Quoi faire dans la journée quand on n’a plus à aller au taf ?

La grasse matinée tous les jours, aller au parc et au cinéma quand il n’y a personne, aller au shopping quand il n’y a personne, prendre des billets d’avion moins chers en basse saison, réserver des spas et chambres d’hotel moins chers car on a un grand choix de dates, glandouiller à la piscine du club, lire des livres sur la chaise longue ou un hamac devant une plage brésilienne (j’habite au Brésil depuis 2011), écouter de la musique ou une podcast en rêvassant, faire du karting, du buggy, de la voile, jouer de la musique, apprendre dans différents domaines (je fais mon brevet de pilote d’avion privé et j’ai des entreprises dans d’autres secteurs que ceux de mes études scolaires cf les habiletés et compétences que vous devez apprendre en dehors de votre diplôme). La formation à vie est quelque chose de fondamentale. 
Je me la coule douce et je n’ai plus aucune routine matinale à la San Francisco comme je le faisais quand j’étais étudiant (réveil à 5h du mat pour aller méditer au dojo zen soto voir mon article Méditation & Business). Le plus sympa c’est le lundi et mardi le fait de savourer la grasse matinée et le petit dej au lit quand les autres bossent car cela nous fait réfléchir sur les choix que nous avons pris 🤔.

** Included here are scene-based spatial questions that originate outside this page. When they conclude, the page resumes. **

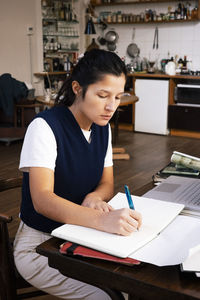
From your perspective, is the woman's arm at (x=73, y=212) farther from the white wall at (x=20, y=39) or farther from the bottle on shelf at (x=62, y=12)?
the bottle on shelf at (x=62, y=12)

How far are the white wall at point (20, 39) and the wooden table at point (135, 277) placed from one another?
545 cm

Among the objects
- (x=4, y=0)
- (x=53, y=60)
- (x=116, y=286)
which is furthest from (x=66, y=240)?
(x=53, y=60)

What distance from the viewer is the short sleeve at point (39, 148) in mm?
1188

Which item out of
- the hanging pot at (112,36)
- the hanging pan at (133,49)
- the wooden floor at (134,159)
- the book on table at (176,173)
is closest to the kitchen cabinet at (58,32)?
the hanging pot at (112,36)

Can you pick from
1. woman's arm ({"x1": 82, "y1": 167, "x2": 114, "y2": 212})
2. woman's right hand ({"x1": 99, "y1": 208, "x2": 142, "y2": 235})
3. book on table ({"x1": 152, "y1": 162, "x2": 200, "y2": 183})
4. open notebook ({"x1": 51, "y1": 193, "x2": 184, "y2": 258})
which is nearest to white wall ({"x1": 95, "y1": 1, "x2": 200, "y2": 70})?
book on table ({"x1": 152, "y1": 162, "x2": 200, "y2": 183})

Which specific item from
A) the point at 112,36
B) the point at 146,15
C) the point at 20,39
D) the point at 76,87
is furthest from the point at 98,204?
the point at 112,36

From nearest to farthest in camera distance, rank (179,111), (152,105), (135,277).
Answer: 1. (135,277)
2. (179,111)
3. (152,105)

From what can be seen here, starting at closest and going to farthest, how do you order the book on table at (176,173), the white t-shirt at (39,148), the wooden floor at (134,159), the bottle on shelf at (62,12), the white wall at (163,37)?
the white t-shirt at (39,148)
the book on table at (176,173)
the wooden floor at (134,159)
the white wall at (163,37)
the bottle on shelf at (62,12)

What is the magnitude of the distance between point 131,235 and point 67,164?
44cm

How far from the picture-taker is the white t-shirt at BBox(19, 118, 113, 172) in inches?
46.8

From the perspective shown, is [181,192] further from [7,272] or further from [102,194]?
[7,272]

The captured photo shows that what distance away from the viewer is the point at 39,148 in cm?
121

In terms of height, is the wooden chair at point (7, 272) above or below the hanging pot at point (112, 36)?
below

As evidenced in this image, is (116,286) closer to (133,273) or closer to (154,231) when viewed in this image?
(133,273)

Développons là-dessus : la majorité par manque de connaissance (voir mon article connaissez vous l’esclavage moderne et mon article la soif de connaissances) et par manque de courage reste esclave moderne et refuse de s’interdir la prostitution temporelle. C’est un choix de se dire à soi-même : c’est terminé je ne veux vivre plus aucun jour comme esclave ! Moi j’ai opté pour être individualiste (une nécessité vitale et libératrice) et m’interroger sur les illusions du collectivisme sans aucune morale qui maintient la majorité dans un tout petit carré : résistez et envoyez balader le bon sens !

Quand on n’a plus à aller au taf on a beaucoup plus de trucs à faire ! J’ai des objectifs à atteindre (voir ma To Do List). Ces objectifs sont définis en commun accord avec ma femme. On a des objectifs de voyages, des objectifs pro, des objectifs perso, des objectifs journaliers. 

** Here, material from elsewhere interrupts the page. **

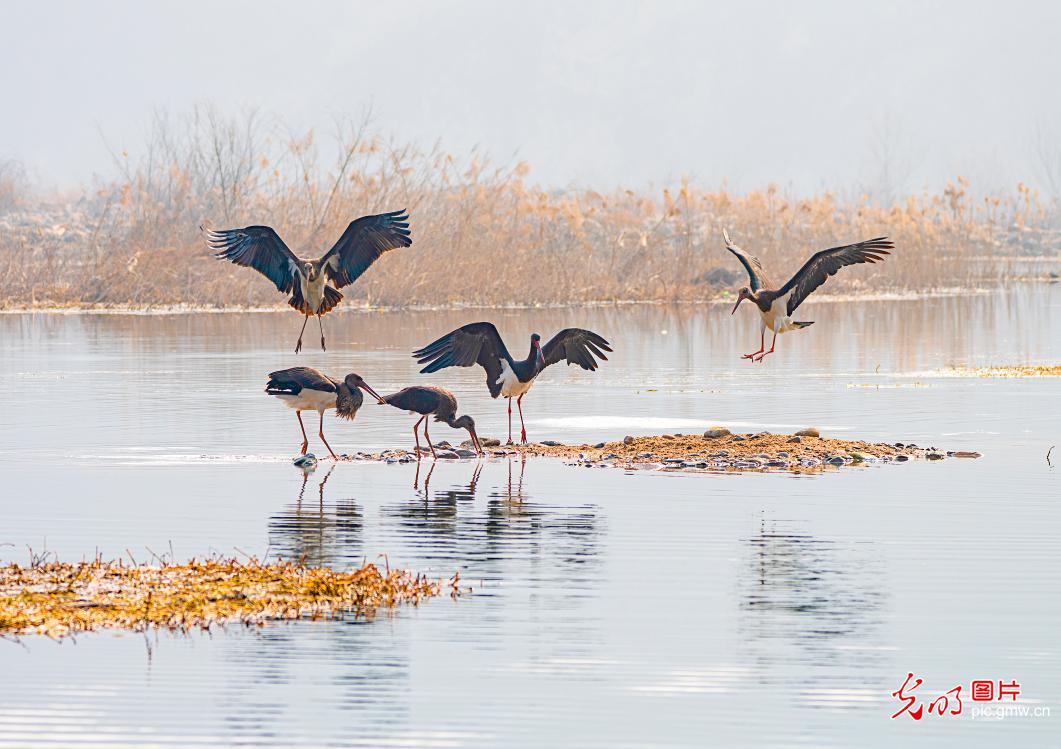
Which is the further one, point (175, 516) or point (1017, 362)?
point (1017, 362)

Dans la journée quand on n’a plus à aller au taf on peut aller à la piscine, à la plage et avoir une réunion pour taffer dans le restaurant d’un hotel chic face à un paysage extraordinaire. On peut écrire des mails sur son smartphone, écrire des articles sur son blog, envoyer des contrats via Google Docs sur son portable, avoir Skype, Slack, Whatsapp etc pour parler avec ses clients, ses employés, ses fournisseurs. Puis plus important on peut éteindre son portable et faire ce qui bon nous semble de notre temps.

Faire ce qui bon nous semble !

La vie réelle peut contenir la vie notée mais pas l’inverse.

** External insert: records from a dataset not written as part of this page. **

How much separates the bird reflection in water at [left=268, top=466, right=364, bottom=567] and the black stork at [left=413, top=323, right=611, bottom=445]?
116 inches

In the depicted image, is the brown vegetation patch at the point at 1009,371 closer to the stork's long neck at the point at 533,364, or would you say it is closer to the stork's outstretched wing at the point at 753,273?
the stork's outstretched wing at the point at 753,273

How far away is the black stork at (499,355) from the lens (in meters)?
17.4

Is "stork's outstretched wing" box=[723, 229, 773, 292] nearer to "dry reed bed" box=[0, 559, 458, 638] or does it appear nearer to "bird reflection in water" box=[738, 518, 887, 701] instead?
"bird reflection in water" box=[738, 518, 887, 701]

Le système scolaire est mal fait. La vie notée est à la vraie vie ce que le cheval de bois est au vrai cheval. 

Vous pouvez avoir échoué à une multitude d’examens sur cheval de bois et exceller sur un vrai cheval par la suite laissant loin derrière vous les premiers de la classe. 

Cependant dans la société celui qui excelle sur un cheval véritable sans être passé par le cheval de bois on le traite d’imposteur ou d’arriviste. Si votre vie entière repose sur un cheval de bois il vous sera plus facile d’affirmer que le cheval véritable n’est qu’une légende.

J’ai écrit de nombreuses articles concernant l’école expliquant que l’école n’enseigne pas la création de richesse. Mais le $ reste la note la plus respectée aussi alors que comme le disait Francis Burton : «la vie est une grande leçon que tu méprises, savoir que tout ce que nous savons n’est rien.»

Sous la Troisième République l’école française enseignait la natation sur un tabouret. 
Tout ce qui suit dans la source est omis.